A este propósito, a agência Zenit, que evoca estes factos, cita o Pe. Michel Remaud, director do Instituto Cristão de Estudos Judeus e de Literatura Hebraica de Jerusalém, o qual esclarece que «todo o debate suscitado por esta decisão se concentrou em uma palavra que não aparece no texto, ‘conversão’», e que «pedir a Deus que ilumine os corações é uma coisa, e pressionar as pessoas para tentar convencê-las é outra. A diferença é mais que de matiz».
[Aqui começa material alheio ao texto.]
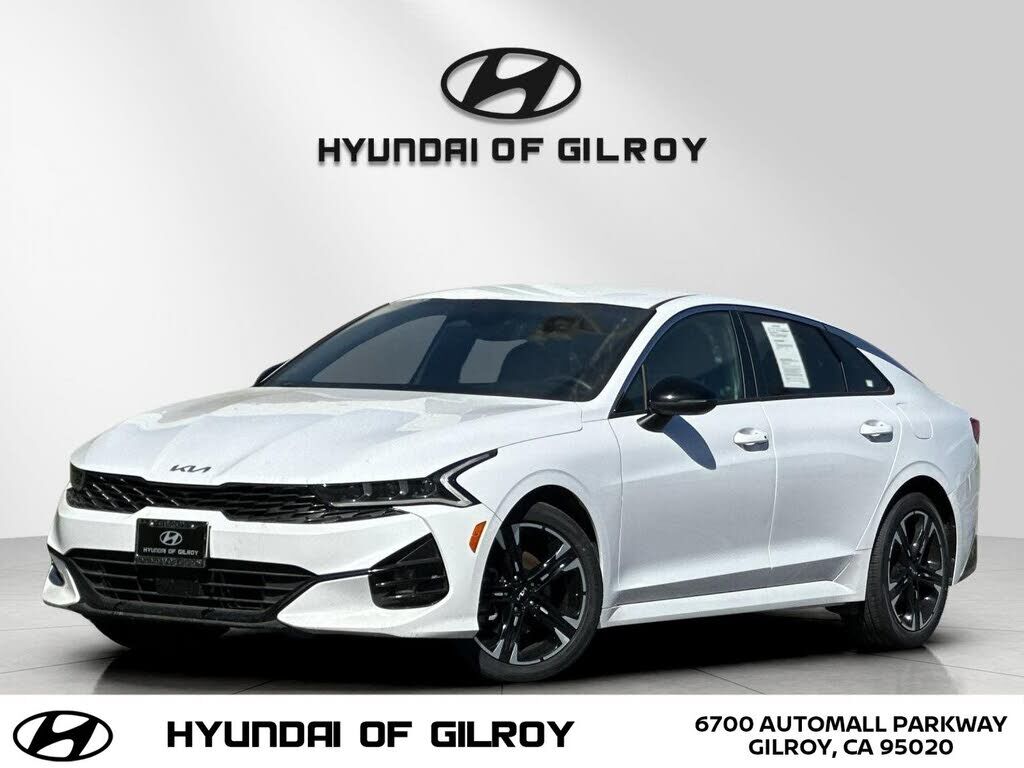 2024 KIA K5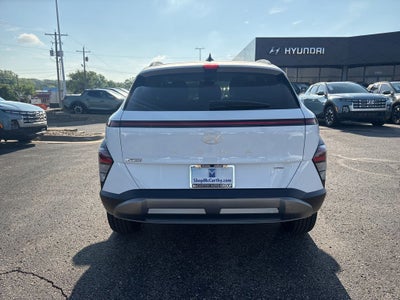 2026 Hyundai KONA SEL Premium AWD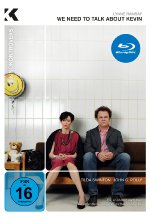 We need to talk about Kevin - Kino Kontrovers Blu-ray-Cover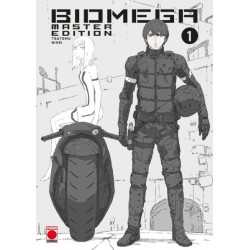 BIOMEGA MASTER EDITION COL.COMPLETA 3 TOMOS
Por isso, adianta a agência, o Pe. Remaud propõe este questionamento «mais fundamental»: se o cristão considera Jesus como «o Salvador de todos os homens» e expressa esta convicção em sua liturgia, pode-se impedir seu diálogo com quem não compartilha sua fé?
A leitura que Zenit faz esquece que durante séculos os judeus foram considerados, nos meios católicos como "pérfidos", precisamente por lhes ser imputada a morte de Jesus. Este dado estava profundamente enraizado na cultura católica e não é por acaso que, entre outros, o Abade de Baçal, nas suas Memórias Arqueológico-Históricas do Distrito de Bragança, tenha sentido necessidade de dedicar perto de uma centena de páginas a desmontar os argumentos contra os judeus. A História de Portugal (e não só de Portugal) é, de resto, rica em factos, muitos deles tenebrosos, de perseguição e expulsão.
Contudo, os comentários do director do Instituto Cristão de Estudos Judeus e de Literatura Hebraica de Jerusalém suscitam reflexões várias, que podem ser consideradas relevantes para o diálogo inter-religioso, especialmente numa semana voltada para a unidade dos cristãos.
Se os cristãos consideram Cristo «o Salvador de todos os homens», isso significa que também salva os judeus, tal como os muçulmanos, os hindus, os ateus, os indiferentes às religiões... Porquê, então, direccionar a oração para os judeus? Não será ainda um vestígio do velho parti-pris?
«Pedir a Deus que ilumine os corações é uma coisa, e pressionar as pessoas para tentar convencê-las é outra. A diferença é mais que de matiz», observa o P. Remaud. Mas porque havemos de pedir a Deus que ilumine uns corações em especial? E os nossos próprios corações? E que dizer daqueles que têm o seu próprio «o Salvador de todos os homens» e que talvez também tenham o direito de pedir a Deus que nos ilumine?
Está visto que esta construção só se aguenta se considerarmos que a verdade está do nosso lado e que a única possibilidade de verdade do outro reside na convergência para a nossa verdade.
Quem acredita que Jesus é "o caminho, a verdade e a vida" deveria acreditar também que esse caminho vale por si, se manifesta num verdadeiro encontro que reconhece a alteridade do outro. É esse outro que, a partir da sua história, das suas buscas e dos seus encontros, haverá de descobrir o caminho que quer percorrer. O sinal de Deus que os cristãos são para ele pode ser um facto que venha a desabrochar e a adquirir significado na sua vida. E vice-versa. Essa é a riqueza dos filhos de Deus.
Não julgo que isto seja relativismo. Como pode sê-lo se radica numa atitude de escuta e de caminho com o outro?